**What is being asked**.
Copy every item below word for word, but leave the pictures out.

Some items:
-----

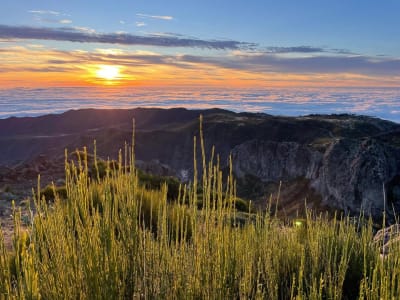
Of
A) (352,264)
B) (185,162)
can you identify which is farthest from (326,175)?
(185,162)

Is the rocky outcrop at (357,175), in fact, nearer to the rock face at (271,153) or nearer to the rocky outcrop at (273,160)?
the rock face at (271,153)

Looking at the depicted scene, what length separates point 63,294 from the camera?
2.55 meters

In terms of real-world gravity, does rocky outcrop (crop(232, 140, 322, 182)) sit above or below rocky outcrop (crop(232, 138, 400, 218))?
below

-----

**Exercise solution**.
Of
A) (352,264)
B) (185,162)
can you identify which is farthest from (326,175)?
(185,162)

Is the rocky outcrop at (357,175), in fact, nearer to the rock face at (271,153) or nearer to the rocky outcrop at (273,160)?
the rock face at (271,153)

Looking at the depicted scene, what length separates point 63,294 from the camera?
2.55 meters

In terms of real-world gravity, does rocky outcrop (crop(232, 140, 322, 182)) sit above or below rocky outcrop (crop(232, 138, 400, 218))?
below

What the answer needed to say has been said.